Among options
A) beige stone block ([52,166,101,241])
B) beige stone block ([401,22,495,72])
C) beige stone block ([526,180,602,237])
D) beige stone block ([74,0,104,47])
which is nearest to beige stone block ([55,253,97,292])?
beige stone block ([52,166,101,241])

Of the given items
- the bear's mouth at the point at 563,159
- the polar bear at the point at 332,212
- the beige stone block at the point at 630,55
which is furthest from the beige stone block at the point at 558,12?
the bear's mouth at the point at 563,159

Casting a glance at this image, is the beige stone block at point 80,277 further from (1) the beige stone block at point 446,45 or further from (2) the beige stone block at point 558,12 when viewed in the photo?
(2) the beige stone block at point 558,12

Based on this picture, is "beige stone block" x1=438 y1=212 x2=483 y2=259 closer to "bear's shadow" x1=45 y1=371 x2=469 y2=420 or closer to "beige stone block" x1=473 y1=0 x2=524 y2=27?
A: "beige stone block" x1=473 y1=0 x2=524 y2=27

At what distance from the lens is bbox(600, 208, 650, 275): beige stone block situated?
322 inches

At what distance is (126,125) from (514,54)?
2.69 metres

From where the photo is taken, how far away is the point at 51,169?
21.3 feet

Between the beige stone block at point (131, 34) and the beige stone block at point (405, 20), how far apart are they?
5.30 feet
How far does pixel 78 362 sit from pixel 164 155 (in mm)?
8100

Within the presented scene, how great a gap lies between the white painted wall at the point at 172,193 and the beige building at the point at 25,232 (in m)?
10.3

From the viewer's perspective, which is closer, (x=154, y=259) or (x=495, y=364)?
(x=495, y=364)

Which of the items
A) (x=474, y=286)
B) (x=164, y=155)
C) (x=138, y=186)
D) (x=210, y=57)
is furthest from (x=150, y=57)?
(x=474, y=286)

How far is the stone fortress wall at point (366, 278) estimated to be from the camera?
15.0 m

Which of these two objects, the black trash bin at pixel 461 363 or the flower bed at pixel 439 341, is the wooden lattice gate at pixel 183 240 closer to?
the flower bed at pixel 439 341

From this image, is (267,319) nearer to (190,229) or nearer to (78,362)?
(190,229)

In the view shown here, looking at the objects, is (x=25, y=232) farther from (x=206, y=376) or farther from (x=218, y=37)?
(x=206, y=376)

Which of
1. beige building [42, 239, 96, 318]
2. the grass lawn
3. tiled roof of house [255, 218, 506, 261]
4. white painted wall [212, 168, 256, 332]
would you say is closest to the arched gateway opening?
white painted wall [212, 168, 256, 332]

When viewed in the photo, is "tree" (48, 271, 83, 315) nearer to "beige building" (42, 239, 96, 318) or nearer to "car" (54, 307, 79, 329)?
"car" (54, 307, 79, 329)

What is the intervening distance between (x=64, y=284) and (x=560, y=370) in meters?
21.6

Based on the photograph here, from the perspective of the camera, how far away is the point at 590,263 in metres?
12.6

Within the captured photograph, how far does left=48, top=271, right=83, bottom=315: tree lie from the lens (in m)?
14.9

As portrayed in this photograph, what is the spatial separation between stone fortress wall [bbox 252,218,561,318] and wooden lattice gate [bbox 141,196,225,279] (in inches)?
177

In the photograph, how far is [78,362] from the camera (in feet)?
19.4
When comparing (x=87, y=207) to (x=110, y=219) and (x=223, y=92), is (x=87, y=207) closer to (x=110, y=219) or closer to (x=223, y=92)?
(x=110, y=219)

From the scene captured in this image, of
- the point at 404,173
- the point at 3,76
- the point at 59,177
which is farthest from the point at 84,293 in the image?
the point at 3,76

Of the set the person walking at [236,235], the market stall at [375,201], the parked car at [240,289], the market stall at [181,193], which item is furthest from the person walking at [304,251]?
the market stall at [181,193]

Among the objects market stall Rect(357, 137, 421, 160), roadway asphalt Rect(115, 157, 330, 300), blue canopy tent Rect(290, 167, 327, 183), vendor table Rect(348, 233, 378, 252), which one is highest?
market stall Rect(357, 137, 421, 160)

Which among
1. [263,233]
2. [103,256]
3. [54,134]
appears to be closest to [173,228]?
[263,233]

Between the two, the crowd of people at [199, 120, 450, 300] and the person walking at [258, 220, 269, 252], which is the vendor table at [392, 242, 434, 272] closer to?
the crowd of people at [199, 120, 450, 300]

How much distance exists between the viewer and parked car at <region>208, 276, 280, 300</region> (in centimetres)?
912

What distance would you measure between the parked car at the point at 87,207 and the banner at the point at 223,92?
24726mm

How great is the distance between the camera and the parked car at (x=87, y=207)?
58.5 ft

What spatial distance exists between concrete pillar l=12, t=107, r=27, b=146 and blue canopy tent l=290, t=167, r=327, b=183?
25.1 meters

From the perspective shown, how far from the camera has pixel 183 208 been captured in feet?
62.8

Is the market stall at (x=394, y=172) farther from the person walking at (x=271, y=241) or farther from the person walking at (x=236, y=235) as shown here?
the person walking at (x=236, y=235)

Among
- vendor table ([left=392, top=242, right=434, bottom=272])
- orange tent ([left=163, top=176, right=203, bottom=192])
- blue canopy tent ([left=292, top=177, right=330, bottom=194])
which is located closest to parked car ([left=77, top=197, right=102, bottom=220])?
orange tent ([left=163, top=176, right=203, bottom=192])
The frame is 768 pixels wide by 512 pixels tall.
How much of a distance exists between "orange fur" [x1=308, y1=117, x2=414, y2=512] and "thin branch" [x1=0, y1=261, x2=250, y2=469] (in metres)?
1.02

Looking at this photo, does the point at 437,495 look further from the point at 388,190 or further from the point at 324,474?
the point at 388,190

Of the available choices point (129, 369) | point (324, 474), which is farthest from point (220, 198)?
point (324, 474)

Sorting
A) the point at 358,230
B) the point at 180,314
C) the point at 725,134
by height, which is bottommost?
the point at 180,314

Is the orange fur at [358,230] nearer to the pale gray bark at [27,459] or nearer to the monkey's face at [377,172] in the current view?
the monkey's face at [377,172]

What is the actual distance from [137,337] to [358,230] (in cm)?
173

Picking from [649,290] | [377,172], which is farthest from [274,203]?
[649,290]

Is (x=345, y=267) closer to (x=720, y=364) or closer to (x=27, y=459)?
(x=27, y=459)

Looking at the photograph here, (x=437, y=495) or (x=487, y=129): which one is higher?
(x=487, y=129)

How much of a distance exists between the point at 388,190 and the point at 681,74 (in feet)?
====
Please report each line above that contains the word "stall", treating uppercase and lowercase as different.

Of the set the person walking at [236,235], the market stall at [375,201], the parked car at [240,289], the market stall at [181,193], which item is furthest from the person walking at [304,251]?
the market stall at [181,193]
Among the objects market stall Rect(357, 137, 421, 160), roadway asphalt Rect(115, 157, 330, 300), blue canopy tent Rect(290, 167, 327, 183), vendor table Rect(348, 233, 378, 252), which one is highest?
market stall Rect(357, 137, 421, 160)
Is the market stall at (x=394, y=172) farther from the person walking at (x=271, y=241) or farther from the person walking at (x=236, y=235) as shown here?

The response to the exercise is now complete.